Reproduce word for word the lines in the records below, beginning at the line that contains "Which item among" and stopping after the line that contains "is positioned bottommost?".

**Provided entries:**
▬▬▬▬▬▬▬▬▬▬

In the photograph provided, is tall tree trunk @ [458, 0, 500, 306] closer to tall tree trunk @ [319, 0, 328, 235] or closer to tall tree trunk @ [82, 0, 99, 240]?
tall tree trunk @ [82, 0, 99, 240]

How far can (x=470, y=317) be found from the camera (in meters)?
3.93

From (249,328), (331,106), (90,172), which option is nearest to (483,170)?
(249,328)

▬▬▬▬▬▬▬▬▬▬

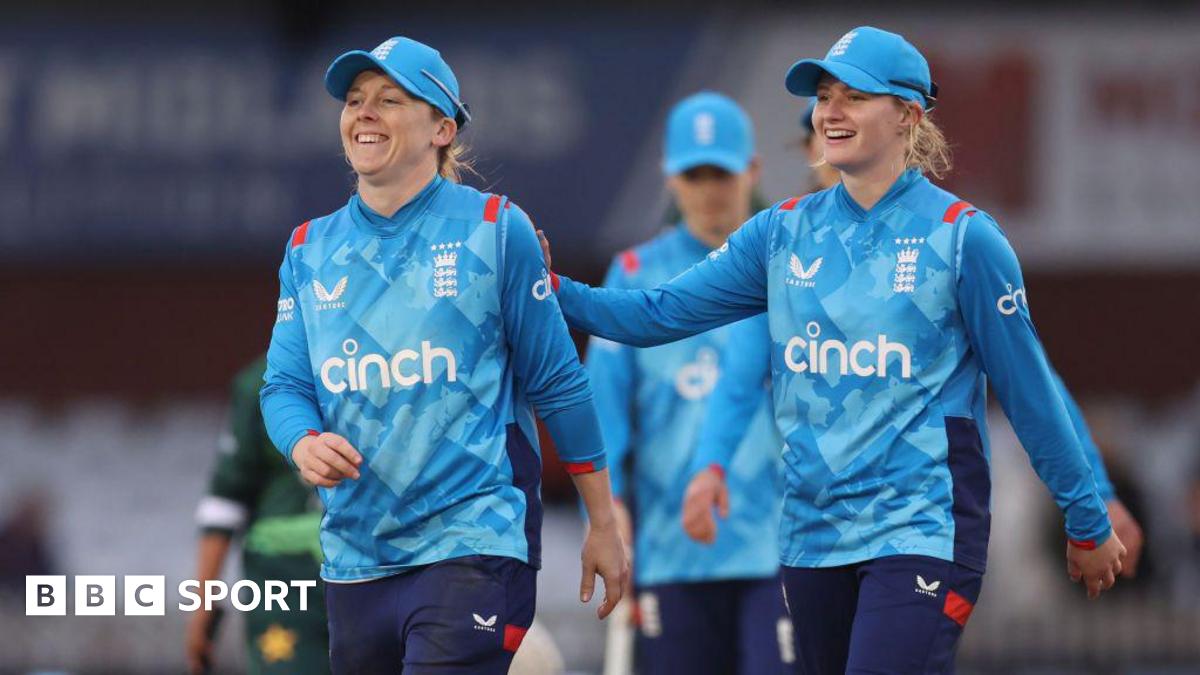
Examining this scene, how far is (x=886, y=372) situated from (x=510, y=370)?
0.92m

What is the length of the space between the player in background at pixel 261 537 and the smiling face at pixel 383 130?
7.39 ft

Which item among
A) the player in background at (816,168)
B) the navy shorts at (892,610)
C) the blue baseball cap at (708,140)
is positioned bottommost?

▬▬▬▬▬▬▬▬▬▬

**In response:**
Which item among
A) the player in background at (816,168)
B) the navy shorts at (892,610)
C) the blue baseball cap at (708,140)
is positioned bottommost?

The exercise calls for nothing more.